Parenting teenagers has its ups and downs. Get advice from Mumsnetters here.

IAIBU? Is her friend's mum too relaxed with my DDs safety.

71 replies

jomojomum · 27/05/2012 20:34

I would value your opinions on this. My DD is 12 and probably quite grown up for her age as she has 2 older siblings of 21 and 18. She has a friend who's mum is younger and "cooler" than me, who offered to take my DD and 5 other girls (in a 7 seater) to an out door pool complex today. When we met she said "oh did you realise I won't be staying there with them?" I thought she meant she would be going to nearby shops, but she was off to work and planning to leave them for 5 hours!

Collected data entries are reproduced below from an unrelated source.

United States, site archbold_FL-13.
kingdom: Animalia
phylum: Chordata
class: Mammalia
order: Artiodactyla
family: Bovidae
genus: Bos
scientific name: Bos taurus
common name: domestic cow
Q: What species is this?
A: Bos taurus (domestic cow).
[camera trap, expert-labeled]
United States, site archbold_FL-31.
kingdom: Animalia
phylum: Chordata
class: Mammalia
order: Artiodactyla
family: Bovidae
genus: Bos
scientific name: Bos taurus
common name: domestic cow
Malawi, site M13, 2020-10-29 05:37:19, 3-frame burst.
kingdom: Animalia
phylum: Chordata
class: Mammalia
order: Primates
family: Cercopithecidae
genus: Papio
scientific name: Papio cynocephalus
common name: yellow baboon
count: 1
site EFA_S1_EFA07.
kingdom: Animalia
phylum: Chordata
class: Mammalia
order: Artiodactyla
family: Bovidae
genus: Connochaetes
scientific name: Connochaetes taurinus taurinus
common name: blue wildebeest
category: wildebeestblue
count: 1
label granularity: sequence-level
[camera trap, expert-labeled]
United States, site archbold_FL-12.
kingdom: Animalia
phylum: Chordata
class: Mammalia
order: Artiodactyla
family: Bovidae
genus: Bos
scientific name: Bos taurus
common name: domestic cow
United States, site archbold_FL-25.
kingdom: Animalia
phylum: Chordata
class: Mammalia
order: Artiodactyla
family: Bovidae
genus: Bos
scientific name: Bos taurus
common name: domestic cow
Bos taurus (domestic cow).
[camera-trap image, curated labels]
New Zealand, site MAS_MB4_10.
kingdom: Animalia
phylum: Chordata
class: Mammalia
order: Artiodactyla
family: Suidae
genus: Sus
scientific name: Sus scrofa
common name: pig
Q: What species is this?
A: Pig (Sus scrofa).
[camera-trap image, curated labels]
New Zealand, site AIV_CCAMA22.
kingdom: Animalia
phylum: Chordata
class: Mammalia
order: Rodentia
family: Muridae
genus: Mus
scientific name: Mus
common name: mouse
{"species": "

Knowing my daughter is an excellent swimmer, and quite sensible I made a snap judgement, grudgingly said OK as long as they all had mobiles and swapped home numbers but this other mum didnt know that. I was amazed that she'd offered to take them only to dump them there! In the end as I was surrounded by excited girls all ready to go, I gave in with reservations, she could tell I wasn't happy about it and I felt pressured into agreeing. Secretly I was mad that she was being so casual about other children's safety and later talked to another mum who agreed with me and had also let her daughter go but was very worried about it.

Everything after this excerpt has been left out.